— Start Selected text —

Hi. great library. i have managed to run it on a nvidia Xavier NX with ~15FPS with 500 size images. Same "problem" of the others with also around 3G or ram consumed
i was wondering if its possible to use/add resnet 18/34? which should giveme better fps and smaller memory footprint
i have
-
downloaded pths from pytorchs
-
add backbones
-
add configs normal and edge
-
tried to train
-
failed
Here my steps
i have downloaded the pths for them from pytorch ( i saw that the resnet50 was of the same name of the pytorch models.. so i tryed!)
Added config (basically just copy paste resnet50 and changed path and args accordanlly)
resnet18_backbone = resnet101_backbone.copy({
'name': 'ResNet18',
'path': 'resnet18-5c106cde.pth',
'type': ResNetBackbone,
'args': ([2, 2, 2, 2],),
'transform': resnet_transform,
})

— End Selected text —

(Tasks to complete)
• A. Can you turn the forum post's paragraph beginning "Hi. great library." into a short bulleted list that keeps its main facts?
• B. Could you extend the forum post about adding a ResNet18 backbone, picking up right after its last line?

— Start Raw data —

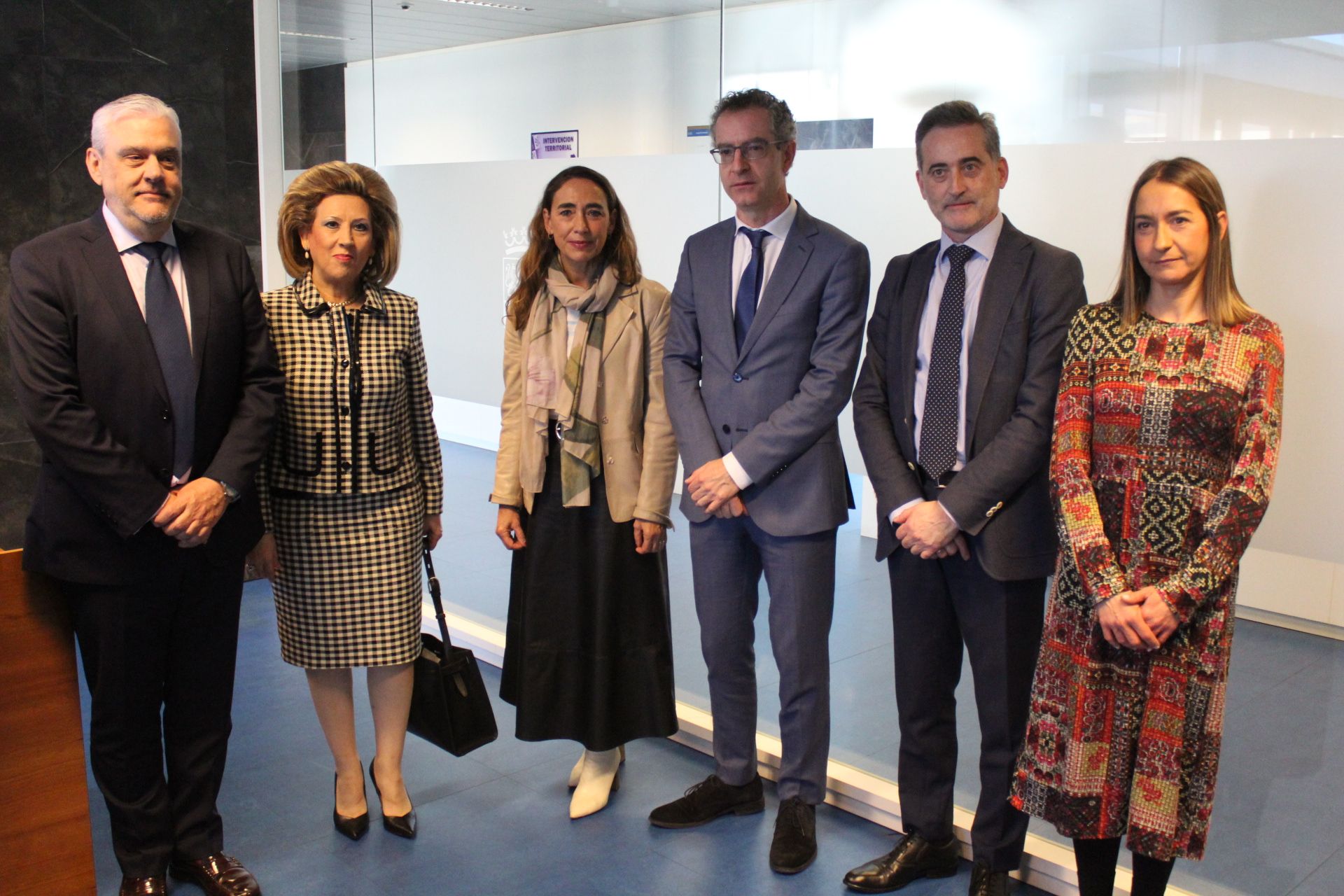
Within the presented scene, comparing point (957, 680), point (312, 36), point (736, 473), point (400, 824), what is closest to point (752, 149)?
point (736, 473)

— End Raw data —

(Results of the tasks)
• A.
- The library runs on an Nvidia Xavier NX at about 15 FPS with 500-size images.
- It has the same "problem" others reported, using around 3 GB of RAM.

• B.
yolact_resnet18_config = yolact_base_config.copy({
'name': 'yolact_resnet18',
'backbone': resnet18_backbone.copy({
'selected_layers': list(range(1, 4)),
'pred_scales': yolact_base_config.backbone.pred_scales,
'pred_aspect_ratios': yolact_base_config.backbone.pred_aspect_ratios,
'use_pixel_scales': True,
'preapply_sqrt': False,
'use_square_anchors': True, # This is for backward compatability with a bug
}),
})
yolact_edge_resnet18_config = yolact_edge_config.copy({
'name': 'yolact_edge_resnet18',
'backbone': yolact_resnet18_config.backbone,
})
and them tried to train, but a lot of error for the layers with different input/ouput sizes occurred ( sorry i deleted the messages and now i'm training other stuff.. but latter i will update with corresponding messages
#edit!
here the error.. for resnet34
Traceback (most recent call last):
File "train.py", line 707, in
train(0, args=args)
File "train.py", line 256, in train
yolact_net.init_weights(backbone_path=args.save_folder + cfg.backbone.path)
File "/content/yolact_edge/yolact_edge/yolact.py", line 1269, in init_weights
self.backbone.init_backbone(backbone_path)
File "/content/yolact_edge/yolact_edge/backbone.py", line 145, in init_backbone
self.load_state_dict(state_dict, strict=False)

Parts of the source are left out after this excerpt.